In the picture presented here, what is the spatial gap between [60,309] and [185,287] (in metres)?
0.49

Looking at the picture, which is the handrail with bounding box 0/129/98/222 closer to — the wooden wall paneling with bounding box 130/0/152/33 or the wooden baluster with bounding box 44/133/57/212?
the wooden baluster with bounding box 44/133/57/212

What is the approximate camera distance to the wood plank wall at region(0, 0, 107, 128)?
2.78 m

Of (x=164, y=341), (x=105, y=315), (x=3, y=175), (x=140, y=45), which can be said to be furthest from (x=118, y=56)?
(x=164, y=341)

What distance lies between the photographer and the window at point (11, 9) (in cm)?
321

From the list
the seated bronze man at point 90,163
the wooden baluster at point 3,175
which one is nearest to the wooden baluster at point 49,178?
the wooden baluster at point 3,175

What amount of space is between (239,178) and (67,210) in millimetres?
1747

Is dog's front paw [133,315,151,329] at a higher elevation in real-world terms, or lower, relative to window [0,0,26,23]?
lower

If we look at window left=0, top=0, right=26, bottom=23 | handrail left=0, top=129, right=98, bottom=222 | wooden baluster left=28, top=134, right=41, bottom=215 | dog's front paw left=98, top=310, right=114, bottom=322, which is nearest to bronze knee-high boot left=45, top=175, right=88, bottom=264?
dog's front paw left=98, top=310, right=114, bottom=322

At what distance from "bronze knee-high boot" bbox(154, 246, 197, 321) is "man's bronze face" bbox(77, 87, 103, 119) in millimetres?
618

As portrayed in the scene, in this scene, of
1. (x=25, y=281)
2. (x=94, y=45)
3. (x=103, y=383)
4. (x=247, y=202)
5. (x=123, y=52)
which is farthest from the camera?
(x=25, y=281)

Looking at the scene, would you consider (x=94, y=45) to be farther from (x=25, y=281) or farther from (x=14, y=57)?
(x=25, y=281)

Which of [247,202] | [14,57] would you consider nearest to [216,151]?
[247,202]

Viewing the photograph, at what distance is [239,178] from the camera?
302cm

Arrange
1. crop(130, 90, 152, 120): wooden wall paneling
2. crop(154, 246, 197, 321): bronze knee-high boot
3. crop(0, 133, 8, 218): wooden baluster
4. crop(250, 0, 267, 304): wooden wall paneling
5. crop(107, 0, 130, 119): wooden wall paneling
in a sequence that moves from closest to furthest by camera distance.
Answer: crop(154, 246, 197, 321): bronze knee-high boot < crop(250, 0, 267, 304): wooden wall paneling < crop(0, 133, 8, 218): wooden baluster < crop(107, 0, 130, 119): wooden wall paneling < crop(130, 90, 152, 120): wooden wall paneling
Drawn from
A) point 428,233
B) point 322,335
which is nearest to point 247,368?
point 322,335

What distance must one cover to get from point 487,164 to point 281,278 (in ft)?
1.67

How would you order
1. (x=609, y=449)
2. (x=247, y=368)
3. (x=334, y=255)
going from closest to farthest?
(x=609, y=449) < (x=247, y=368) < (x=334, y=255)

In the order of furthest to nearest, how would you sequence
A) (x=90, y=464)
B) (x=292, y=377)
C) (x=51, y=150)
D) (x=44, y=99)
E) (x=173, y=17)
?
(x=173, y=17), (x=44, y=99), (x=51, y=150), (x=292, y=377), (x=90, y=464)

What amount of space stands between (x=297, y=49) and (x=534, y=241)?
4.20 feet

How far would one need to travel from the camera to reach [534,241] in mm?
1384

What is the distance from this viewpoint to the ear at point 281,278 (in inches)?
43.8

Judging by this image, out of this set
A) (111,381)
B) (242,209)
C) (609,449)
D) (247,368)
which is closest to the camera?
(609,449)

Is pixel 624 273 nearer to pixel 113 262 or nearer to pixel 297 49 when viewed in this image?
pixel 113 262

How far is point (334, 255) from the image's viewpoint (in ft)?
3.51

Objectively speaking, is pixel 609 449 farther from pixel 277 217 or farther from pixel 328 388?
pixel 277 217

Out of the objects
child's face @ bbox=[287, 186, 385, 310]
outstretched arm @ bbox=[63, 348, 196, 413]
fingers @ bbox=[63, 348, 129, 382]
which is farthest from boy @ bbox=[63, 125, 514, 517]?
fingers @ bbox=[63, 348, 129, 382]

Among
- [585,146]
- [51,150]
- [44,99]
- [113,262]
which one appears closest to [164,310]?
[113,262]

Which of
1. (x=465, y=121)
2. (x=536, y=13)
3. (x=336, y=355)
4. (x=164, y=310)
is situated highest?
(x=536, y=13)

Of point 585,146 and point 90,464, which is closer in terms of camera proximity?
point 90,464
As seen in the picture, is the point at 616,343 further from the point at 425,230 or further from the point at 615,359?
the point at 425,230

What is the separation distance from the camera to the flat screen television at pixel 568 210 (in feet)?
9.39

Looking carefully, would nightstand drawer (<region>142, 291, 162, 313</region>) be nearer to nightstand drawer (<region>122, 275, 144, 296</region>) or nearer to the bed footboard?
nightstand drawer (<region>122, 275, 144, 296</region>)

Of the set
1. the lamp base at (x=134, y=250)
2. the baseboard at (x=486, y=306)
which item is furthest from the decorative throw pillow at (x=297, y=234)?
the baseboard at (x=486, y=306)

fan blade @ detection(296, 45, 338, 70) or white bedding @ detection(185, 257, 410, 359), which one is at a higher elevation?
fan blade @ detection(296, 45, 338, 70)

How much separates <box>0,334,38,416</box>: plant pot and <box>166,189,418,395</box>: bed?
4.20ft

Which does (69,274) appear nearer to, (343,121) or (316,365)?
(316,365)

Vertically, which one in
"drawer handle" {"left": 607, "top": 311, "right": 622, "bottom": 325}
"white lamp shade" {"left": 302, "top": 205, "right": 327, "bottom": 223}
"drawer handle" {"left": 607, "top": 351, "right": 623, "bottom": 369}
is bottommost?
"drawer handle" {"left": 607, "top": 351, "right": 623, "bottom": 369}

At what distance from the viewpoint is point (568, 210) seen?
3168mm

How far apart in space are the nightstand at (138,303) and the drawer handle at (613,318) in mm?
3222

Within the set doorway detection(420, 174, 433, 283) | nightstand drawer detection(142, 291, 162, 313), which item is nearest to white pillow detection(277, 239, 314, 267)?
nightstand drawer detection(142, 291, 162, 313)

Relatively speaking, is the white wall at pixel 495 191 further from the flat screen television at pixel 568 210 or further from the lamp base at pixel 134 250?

-=-=-

## WORK REQUIRED
Copy out every one of the rows above word for word, keeping each line as it is.

## COMPLETE RESPONSE
In the picture presented here, what is the spatial gap between [60,309] and [185,287] (in metres)?
0.49

Looking at the picture, which is the handrail with bounding box 0/129/98/222 closer to — the wooden wall paneling with bounding box 130/0/152/33 or the wooden baluster with bounding box 44/133/57/212?
the wooden baluster with bounding box 44/133/57/212

What is the approximate camera distance to the wood plank wall at region(0, 0, 107, 128)?
2.78 m

Of (x=164, y=341), (x=105, y=315), (x=3, y=175), (x=140, y=45), which can be said to be furthest from (x=118, y=56)?
(x=164, y=341)

What distance lies between the photographer and the window at point (11, 9) (in cm)?
321

From the list
the seated bronze man at point 90,163
the wooden baluster at point 3,175
which one is nearest to the wooden baluster at point 49,178?
the wooden baluster at point 3,175

What amount of space is between (239,178) and (67,210) in millimetres?
1747

Is dog's front paw [133,315,151,329] at a higher elevation in real-world terms, or lower, relative to window [0,0,26,23]?
lower

If we look at window left=0, top=0, right=26, bottom=23 | handrail left=0, top=129, right=98, bottom=222 | wooden baluster left=28, top=134, right=41, bottom=215 | dog's front paw left=98, top=310, right=114, bottom=322, which is nearest to bronze knee-high boot left=45, top=175, right=88, bottom=264?
dog's front paw left=98, top=310, right=114, bottom=322

At what distance from "bronze knee-high boot" bbox(154, 246, 197, 321) is "man's bronze face" bbox(77, 87, 103, 119) in millimetres?
618

As portrayed in the scene, in this scene, of
1. (x=25, y=281)
2. (x=94, y=45)
3. (x=103, y=383)
4. (x=247, y=202)
5. (x=123, y=52)
which is farthest from the camera?
(x=25, y=281)

Looking at the scene, would you consider (x=94, y=45) to be farther from (x=25, y=281) or farther from (x=14, y=57)?
(x=25, y=281)

Which of [247,202] | [14,57] would you consider nearest to [216,151]?
[247,202]

Viewing the photograph, at what distance is [239,178] from the camera?
302cm

Arrange
1. crop(130, 90, 152, 120): wooden wall paneling
2. crop(154, 246, 197, 321): bronze knee-high boot
3. crop(0, 133, 8, 218): wooden baluster
4. crop(250, 0, 267, 304): wooden wall paneling
5. crop(107, 0, 130, 119): wooden wall paneling
in a sequence that moves from closest to furthest by camera distance.
Answer: crop(154, 246, 197, 321): bronze knee-high boot < crop(250, 0, 267, 304): wooden wall paneling < crop(0, 133, 8, 218): wooden baluster < crop(107, 0, 130, 119): wooden wall paneling < crop(130, 90, 152, 120): wooden wall paneling
Drawn from
A) point 428,233
B) point 322,335
which is nearest to point 247,368?
point 322,335

What distance must one cover to get from point 487,164 to point 281,278 (in ft)?
1.67

How would you order
1. (x=609, y=449)
2. (x=247, y=368)
3. (x=334, y=255)
going from closest to farthest?
(x=609, y=449) < (x=247, y=368) < (x=334, y=255)

In the order of furthest to nearest, how would you sequence
A) (x=90, y=464)
B) (x=292, y=377)
C) (x=51, y=150)
D) (x=44, y=99)
E) (x=173, y=17)
?
(x=173, y=17), (x=44, y=99), (x=51, y=150), (x=292, y=377), (x=90, y=464)

What amount of space stands between (x=297, y=49) and (x=534, y=241)?
4.20 feet

How far would one need to travel from the camera to reach [534,241] in mm?
1384

What is the distance from this viewpoint to the ear at point 281,278 (in inches)?
43.8

Judging by this image, out of this set
A) (111,381)
B) (242,209)
C) (609,449)
D) (247,368)
which is closest to the camera?
(609,449)

Is pixel 624 273 nearer to pixel 113 262 or nearer to pixel 297 49 when viewed in this image?
pixel 113 262

How far is point (334, 255) from the image's viewpoint (in ft)?
3.51

Objectively speaking, is pixel 609 449 farther from pixel 277 217 or farther from pixel 328 388?
pixel 277 217

Out of the objects
child's face @ bbox=[287, 186, 385, 310]
outstretched arm @ bbox=[63, 348, 196, 413]
fingers @ bbox=[63, 348, 129, 382]
which is farthest from boy @ bbox=[63, 125, 514, 517]?
fingers @ bbox=[63, 348, 129, 382]

Among
- [585,146]
- [51,150]
- [44,99]
- [113,262]
which one appears closest to [164,310]?
[113,262]

Which of
1. (x=465, y=121)
2. (x=536, y=13)
3. (x=336, y=355)
4. (x=164, y=310)
is situated highest?
(x=536, y=13)

Of point 585,146 and point 90,464, which is closer in terms of camera proximity?
point 90,464
As seen in the picture, is the point at 616,343 further from the point at 425,230 or further from the point at 615,359?
the point at 425,230

What is the separation distance from the camera to the flat screen television at pixel 568 210 (in feet)?
9.39

Looking carefully, would nightstand drawer (<region>142, 291, 162, 313</region>) be nearer to nightstand drawer (<region>122, 275, 144, 296</region>) or nearer to the bed footboard?
nightstand drawer (<region>122, 275, 144, 296</region>)

Of the set
1. the lamp base at (x=134, y=250)
2. the baseboard at (x=486, y=306)
which item is furthest from the decorative throw pillow at (x=297, y=234)?
the baseboard at (x=486, y=306)

fan blade @ detection(296, 45, 338, 70) or white bedding @ detection(185, 257, 410, 359), which one is at a higher elevation?
fan blade @ detection(296, 45, 338, 70)

How much separates <box>0,334,38,416</box>: plant pot and <box>166,189,418,395</box>: bed?
4.20ft

Which does (69,274) appear nearer to, (343,121) or (316,365)?
(316,365)

Vertically, which one in
"drawer handle" {"left": 607, "top": 311, "right": 622, "bottom": 325}
"white lamp shade" {"left": 302, "top": 205, "right": 327, "bottom": 223}
"drawer handle" {"left": 607, "top": 351, "right": 623, "bottom": 369}
is bottommost?
"drawer handle" {"left": 607, "top": 351, "right": 623, "bottom": 369}

At what distance from the viewpoint is point (568, 210) seen?
3168mm

How far apart in space are the nightstand at (138,303) and the drawer handle at (613,318) in mm?
3222

Within the set doorway detection(420, 174, 433, 283) | nightstand drawer detection(142, 291, 162, 313), which item is nearest to white pillow detection(277, 239, 314, 267)?
nightstand drawer detection(142, 291, 162, 313)

Relatively speaking, is the white wall at pixel 495 191 further from the flat screen television at pixel 568 210 or further from the lamp base at pixel 134 250?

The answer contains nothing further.